EXERCISE:
Please transcribe exactly the line that holds "reMarkable Paper Pro In Use 50.jpg" and all lines that follow it to the end of the records below, omitting any pictures.

* * *

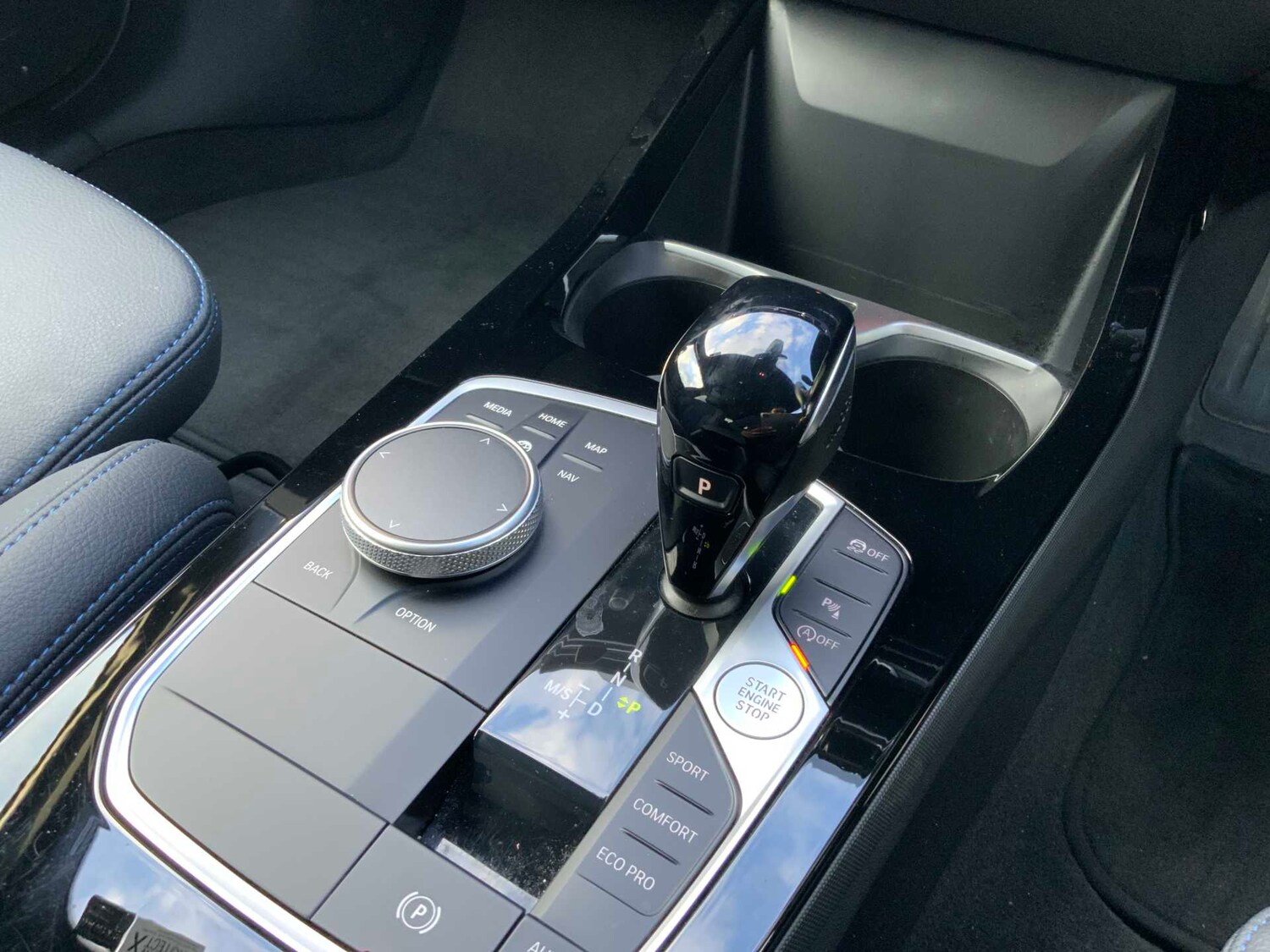 Used BMW 2 Series 2024 for sale - 78192141: Photo 13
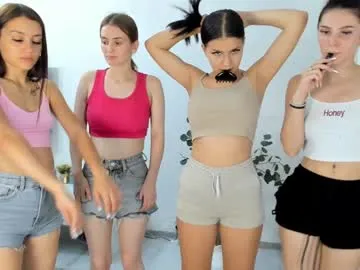 Anita-vega – webcam model profile photo Image 7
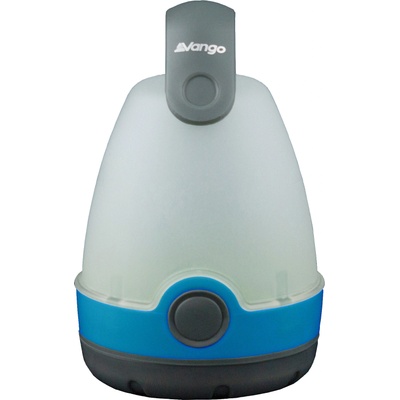 Vango Star 85 lantern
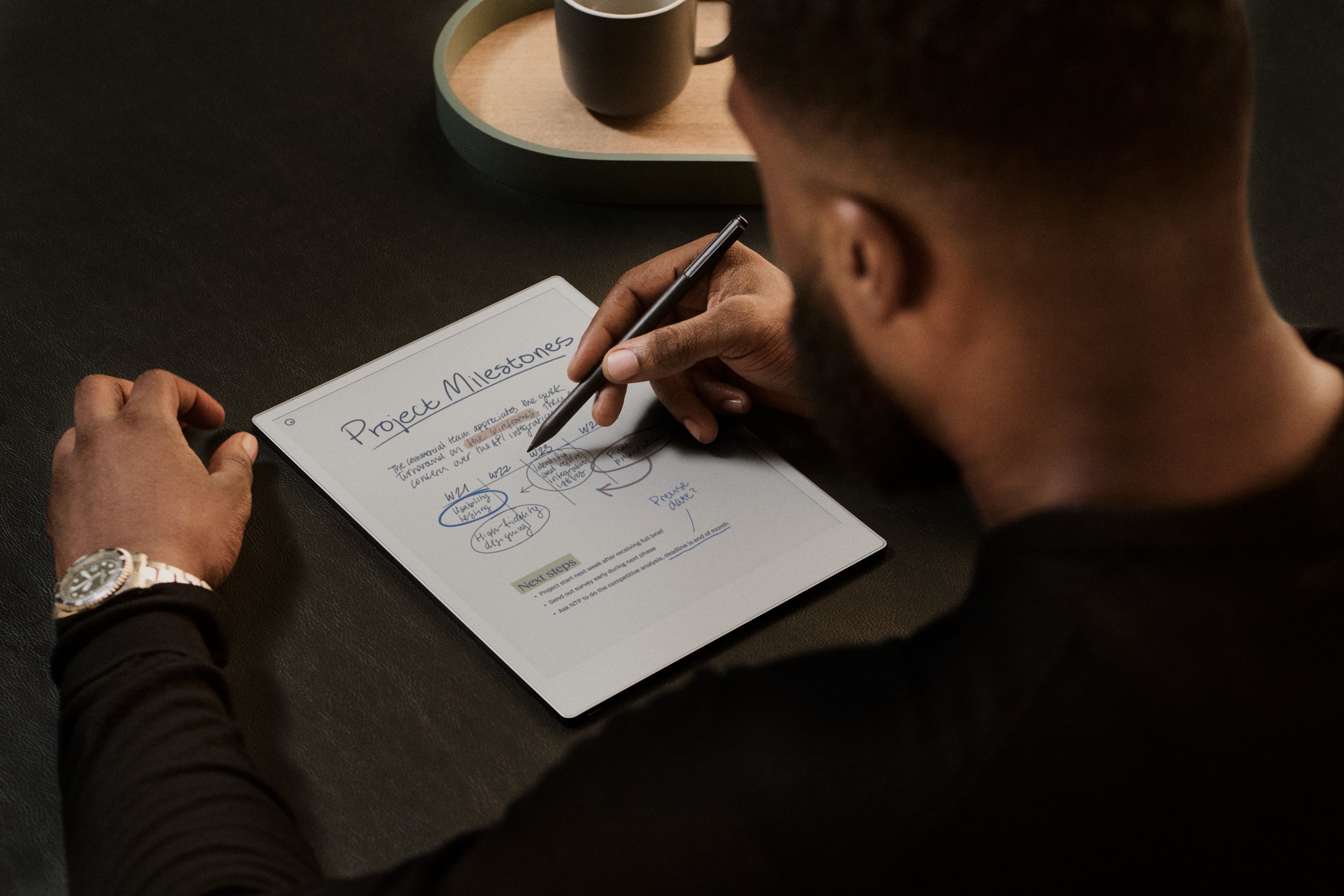 reMarkable Paper Pro In Use 50.jpg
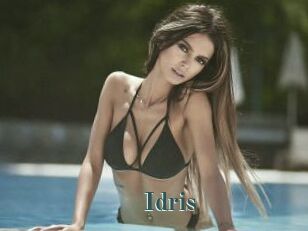Idris
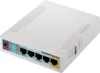 MikroTik RouterBOARD RB951UI-2HND - Borne d'accès sans fil Voir les images du produit 2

* * *

WRITTEN SOLUTION:
 reMarkable Paper Pro In Use 50.jpg
Idris
 MikroTik RouterBOARD RB951UI-2HND - Borne d'accès sans fil Voir les images du produit 2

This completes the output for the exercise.